Some records
start

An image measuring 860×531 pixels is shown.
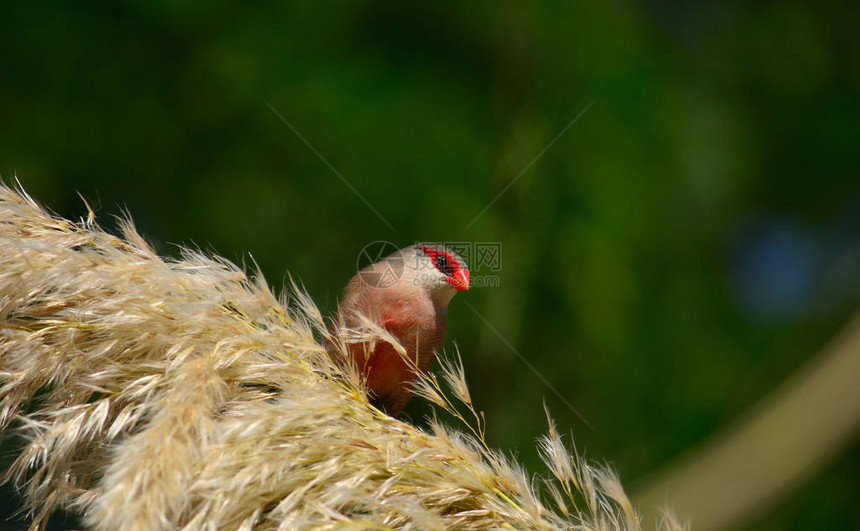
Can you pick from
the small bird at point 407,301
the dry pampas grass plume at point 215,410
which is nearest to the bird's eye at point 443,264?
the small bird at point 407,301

end
start

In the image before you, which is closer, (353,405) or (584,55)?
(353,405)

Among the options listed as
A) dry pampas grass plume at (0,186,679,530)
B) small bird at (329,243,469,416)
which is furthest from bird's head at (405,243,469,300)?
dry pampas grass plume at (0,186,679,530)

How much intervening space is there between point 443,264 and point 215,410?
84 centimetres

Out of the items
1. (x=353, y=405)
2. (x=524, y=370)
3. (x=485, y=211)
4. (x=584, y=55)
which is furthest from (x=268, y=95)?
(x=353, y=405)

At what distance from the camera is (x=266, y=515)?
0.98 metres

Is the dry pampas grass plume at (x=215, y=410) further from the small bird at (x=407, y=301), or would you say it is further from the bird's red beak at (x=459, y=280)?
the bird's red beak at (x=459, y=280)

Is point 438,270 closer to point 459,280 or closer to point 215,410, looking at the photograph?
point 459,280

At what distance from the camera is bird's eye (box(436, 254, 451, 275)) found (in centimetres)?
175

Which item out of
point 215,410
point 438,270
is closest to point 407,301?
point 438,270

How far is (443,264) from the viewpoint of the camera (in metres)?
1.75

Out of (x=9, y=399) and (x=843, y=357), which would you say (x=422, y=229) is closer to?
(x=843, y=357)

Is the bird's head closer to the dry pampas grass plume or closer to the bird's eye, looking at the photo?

end
start

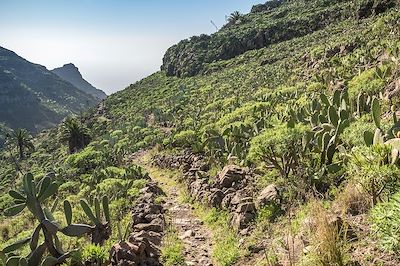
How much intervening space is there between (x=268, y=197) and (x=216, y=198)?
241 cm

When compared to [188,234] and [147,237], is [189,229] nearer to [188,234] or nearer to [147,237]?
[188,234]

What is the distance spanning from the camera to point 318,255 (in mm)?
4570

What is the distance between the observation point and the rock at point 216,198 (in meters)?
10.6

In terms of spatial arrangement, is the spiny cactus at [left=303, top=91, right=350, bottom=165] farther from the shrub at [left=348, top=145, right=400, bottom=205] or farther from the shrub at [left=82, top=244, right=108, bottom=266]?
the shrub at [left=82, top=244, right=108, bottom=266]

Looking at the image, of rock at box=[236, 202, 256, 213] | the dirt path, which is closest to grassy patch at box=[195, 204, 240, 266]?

end

Retype the part of the items that opens with the line containing "What is the distance between" and closes with the line containing "Looking at the image, of", both of those lines included, copying every line exactly.

■ **Solution**:
What is the distance between the observation point and the rock at point 216,198 (in meters)?
10.6

In terms of spatial arrangement, is the spiny cactus at [left=303, top=91, right=350, bottom=165] farther from the shrub at [left=348, top=145, right=400, bottom=205] or farther from the shrub at [left=82, top=244, right=108, bottom=266]?
the shrub at [left=82, top=244, right=108, bottom=266]

Looking at the image, of rock at box=[236, 202, 256, 213] | the dirt path, which is closest to grassy patch at box=[195, 204, 240, 266]?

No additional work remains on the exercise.